GIVEN EXERCISE: In the records below, can you output every line unchanged, starting at the line that contains "From furthest to nearest, what order do" and stopping after the line that contains "What is the"?

GIVEN DATA:
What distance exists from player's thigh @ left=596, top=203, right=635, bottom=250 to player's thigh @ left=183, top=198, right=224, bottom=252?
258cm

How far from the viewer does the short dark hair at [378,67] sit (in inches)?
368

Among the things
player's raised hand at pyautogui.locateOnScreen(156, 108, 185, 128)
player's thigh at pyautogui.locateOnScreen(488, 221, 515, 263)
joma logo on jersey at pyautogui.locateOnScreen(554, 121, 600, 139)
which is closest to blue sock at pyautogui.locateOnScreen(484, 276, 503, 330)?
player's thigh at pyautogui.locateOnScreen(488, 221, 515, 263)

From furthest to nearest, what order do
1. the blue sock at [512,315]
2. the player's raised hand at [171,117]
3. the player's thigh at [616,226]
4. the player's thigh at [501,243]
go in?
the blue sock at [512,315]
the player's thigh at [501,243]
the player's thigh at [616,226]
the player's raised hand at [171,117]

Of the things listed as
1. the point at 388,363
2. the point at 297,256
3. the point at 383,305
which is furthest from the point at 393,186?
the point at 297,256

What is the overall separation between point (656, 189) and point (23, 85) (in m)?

--

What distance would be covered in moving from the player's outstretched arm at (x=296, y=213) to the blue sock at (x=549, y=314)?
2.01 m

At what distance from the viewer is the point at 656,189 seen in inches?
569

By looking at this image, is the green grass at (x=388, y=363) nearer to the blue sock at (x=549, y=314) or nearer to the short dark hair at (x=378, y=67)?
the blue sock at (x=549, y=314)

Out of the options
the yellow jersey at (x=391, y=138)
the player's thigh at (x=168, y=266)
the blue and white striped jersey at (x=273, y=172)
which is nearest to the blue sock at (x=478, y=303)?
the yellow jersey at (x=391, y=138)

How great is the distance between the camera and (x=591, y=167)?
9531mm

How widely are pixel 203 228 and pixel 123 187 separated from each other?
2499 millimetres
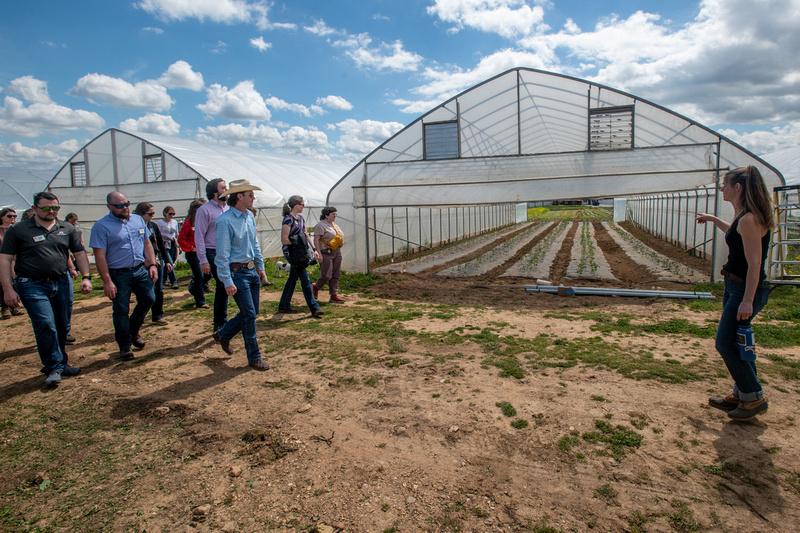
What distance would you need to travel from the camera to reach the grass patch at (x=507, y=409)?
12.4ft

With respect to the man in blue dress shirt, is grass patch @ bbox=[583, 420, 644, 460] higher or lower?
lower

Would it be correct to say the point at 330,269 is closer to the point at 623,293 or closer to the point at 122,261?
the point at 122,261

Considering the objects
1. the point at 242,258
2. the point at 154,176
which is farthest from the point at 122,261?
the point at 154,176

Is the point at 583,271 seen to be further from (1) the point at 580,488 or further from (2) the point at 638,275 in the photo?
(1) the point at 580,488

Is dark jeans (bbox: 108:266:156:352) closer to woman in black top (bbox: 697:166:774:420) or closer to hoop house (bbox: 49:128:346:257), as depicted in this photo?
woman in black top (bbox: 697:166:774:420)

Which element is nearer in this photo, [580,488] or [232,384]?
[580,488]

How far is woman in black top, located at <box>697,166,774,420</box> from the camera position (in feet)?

...

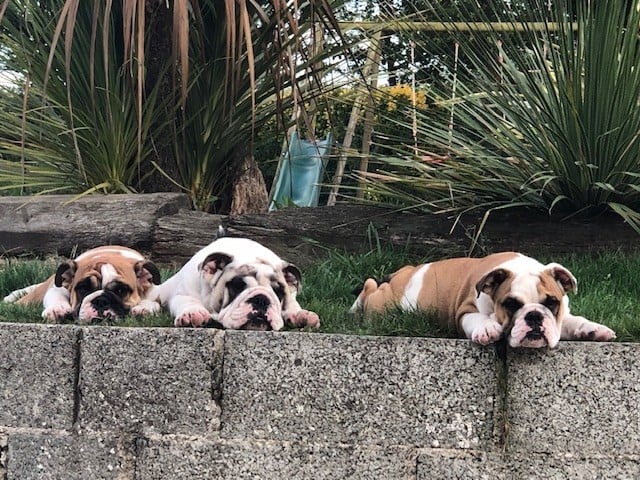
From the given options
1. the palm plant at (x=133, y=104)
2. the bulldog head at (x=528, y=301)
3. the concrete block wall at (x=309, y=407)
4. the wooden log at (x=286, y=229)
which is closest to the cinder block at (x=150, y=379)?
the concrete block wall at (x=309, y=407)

RESPONSE:
From furthest to nearest, what order do
1. the blue sock at [512,315]
2. the player's raised hand at [171,117]
3. the player's thigh at [616,226]
4. the player's thigh at [501,243]
go in?
the blue sock at [512,315]
the player's thigh at [501,243]
the player's thigh at [616,226]
the player's raised hand at [171,117]

Of the things listed as
1. the point at 388,363
2. the point at 297,256
3. the point at 383,305
which is furthest from the point at 393,186?
the point at 297,256

What is the overall separation between point (656, 189) and point (23, 85) (in m)?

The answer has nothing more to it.